* [Written problem]
Reproduce the following lines verbatim, from the line containing "If forced to" up to and including the line containing "point (76, 110) →".
— BEGIN Excerpted data —
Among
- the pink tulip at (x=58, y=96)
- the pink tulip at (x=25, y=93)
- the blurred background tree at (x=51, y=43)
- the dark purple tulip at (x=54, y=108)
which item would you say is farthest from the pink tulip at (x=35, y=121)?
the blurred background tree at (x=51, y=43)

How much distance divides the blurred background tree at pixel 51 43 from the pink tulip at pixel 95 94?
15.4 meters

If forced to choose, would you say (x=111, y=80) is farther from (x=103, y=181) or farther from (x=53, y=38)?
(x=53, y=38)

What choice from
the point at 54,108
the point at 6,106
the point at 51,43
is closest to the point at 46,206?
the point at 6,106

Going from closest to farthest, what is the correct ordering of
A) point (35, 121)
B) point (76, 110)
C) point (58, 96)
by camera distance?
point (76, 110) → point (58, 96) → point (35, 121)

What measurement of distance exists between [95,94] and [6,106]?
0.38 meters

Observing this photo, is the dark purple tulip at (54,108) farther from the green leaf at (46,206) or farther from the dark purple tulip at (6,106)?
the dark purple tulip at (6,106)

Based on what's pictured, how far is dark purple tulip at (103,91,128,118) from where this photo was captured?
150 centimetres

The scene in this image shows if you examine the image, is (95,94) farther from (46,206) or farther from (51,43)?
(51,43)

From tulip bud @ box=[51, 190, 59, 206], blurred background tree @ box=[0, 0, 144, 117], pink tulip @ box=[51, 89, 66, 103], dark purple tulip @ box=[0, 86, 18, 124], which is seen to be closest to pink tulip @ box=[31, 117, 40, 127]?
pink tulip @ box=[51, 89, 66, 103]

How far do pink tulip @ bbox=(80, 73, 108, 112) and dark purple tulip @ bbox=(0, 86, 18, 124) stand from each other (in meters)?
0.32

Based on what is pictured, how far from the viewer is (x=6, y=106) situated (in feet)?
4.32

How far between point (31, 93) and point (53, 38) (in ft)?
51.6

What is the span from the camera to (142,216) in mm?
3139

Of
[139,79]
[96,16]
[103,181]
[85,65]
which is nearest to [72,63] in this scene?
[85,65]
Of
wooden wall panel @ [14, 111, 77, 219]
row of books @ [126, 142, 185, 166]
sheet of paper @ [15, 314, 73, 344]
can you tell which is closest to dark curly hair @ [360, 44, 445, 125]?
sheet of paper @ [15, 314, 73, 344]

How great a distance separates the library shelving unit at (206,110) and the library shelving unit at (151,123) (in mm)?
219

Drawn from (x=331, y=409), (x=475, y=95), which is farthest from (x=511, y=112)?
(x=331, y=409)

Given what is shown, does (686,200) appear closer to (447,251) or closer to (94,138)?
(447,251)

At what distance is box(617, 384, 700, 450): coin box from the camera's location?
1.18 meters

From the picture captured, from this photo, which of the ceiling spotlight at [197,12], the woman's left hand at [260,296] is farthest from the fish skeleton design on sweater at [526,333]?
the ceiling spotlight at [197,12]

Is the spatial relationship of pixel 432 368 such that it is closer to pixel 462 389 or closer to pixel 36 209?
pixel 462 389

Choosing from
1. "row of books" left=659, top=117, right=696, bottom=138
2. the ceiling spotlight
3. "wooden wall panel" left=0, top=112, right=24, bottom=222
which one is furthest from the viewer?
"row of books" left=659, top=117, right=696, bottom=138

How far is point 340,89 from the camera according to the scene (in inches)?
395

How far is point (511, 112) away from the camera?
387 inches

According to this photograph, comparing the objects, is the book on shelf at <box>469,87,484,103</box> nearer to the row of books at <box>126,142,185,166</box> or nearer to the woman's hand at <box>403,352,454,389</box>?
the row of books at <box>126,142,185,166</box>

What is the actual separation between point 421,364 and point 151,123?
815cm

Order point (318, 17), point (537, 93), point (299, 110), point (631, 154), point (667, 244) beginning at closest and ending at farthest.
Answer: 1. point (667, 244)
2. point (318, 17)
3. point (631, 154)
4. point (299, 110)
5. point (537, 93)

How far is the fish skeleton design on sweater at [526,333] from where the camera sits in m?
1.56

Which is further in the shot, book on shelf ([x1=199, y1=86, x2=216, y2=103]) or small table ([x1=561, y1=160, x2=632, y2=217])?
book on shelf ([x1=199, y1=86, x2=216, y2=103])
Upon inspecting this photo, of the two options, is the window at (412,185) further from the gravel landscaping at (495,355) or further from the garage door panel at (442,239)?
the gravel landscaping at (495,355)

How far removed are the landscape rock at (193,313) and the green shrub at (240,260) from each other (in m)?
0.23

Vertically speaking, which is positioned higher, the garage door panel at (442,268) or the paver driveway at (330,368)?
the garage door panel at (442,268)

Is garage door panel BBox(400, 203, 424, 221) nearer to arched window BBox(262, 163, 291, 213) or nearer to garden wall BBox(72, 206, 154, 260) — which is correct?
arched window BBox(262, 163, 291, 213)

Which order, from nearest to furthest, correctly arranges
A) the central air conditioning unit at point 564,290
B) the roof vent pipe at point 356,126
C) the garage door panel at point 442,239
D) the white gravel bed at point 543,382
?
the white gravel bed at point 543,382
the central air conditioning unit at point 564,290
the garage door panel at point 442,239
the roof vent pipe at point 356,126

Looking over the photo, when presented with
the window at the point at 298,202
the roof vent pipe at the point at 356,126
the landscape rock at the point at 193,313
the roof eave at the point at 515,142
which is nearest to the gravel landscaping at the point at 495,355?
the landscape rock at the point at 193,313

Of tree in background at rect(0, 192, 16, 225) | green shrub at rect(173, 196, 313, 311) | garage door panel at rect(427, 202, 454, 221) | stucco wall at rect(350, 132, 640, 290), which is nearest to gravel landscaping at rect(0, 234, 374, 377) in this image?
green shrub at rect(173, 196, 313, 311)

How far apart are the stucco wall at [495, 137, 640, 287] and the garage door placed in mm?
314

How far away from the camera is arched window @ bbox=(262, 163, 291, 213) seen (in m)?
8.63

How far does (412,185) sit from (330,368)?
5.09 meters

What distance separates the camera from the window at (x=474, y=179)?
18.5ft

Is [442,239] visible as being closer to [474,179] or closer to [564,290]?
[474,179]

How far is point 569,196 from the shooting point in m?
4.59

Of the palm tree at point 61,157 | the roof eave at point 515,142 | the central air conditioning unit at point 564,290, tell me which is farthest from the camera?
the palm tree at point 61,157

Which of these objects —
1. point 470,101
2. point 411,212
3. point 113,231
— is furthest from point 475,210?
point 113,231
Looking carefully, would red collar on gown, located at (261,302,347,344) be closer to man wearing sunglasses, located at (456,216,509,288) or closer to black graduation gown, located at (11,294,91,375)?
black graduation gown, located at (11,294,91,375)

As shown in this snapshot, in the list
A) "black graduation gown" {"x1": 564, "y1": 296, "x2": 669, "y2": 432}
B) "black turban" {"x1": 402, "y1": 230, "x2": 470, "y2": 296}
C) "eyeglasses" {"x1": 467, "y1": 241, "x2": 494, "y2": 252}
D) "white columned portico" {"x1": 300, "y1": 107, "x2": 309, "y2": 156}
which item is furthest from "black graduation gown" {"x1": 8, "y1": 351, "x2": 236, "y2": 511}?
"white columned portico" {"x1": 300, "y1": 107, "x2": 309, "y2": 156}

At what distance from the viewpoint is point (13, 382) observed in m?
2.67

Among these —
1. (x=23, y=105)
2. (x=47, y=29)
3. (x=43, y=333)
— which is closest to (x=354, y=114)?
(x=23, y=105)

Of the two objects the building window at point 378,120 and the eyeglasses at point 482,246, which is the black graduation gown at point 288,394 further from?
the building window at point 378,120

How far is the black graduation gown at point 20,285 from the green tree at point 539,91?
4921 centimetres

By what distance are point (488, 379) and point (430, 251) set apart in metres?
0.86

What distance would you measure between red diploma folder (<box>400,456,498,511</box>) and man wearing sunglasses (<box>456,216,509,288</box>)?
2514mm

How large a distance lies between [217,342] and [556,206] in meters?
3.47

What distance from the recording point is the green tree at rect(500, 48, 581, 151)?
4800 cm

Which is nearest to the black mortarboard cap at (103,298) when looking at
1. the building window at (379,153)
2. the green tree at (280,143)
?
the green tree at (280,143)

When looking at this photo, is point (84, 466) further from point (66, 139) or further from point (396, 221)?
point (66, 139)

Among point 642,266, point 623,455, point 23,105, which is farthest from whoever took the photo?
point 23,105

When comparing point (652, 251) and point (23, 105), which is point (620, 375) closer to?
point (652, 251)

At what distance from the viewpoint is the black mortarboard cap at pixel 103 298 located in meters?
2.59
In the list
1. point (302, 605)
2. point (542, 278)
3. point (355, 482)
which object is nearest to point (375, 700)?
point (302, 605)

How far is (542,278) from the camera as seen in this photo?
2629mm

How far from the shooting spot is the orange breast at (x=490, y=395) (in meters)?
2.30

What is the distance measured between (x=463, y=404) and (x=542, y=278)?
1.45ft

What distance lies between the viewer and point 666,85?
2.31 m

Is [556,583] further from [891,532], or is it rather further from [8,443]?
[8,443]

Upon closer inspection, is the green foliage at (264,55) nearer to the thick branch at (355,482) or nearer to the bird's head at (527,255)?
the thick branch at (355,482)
— END Excerpted data —
* [Answer to the problem]
If forced to choose, would you say (x=111, y=80) is farther from (x=103, y=181) or farther from (x=53, y=38)?
(x=53, y=38)

What choice from
the point at 54,108
the point at 6,106
the point at 51,43
is closest to the point at 46,206?
the point at 6,106

Going from closest to farthest, what is the correct ordering of
A) point (35, 121)
B) point (76, 110)
C) point (58, 96)
by camera distance?
point (76, 110) → point (58, 96) → point (35, 121)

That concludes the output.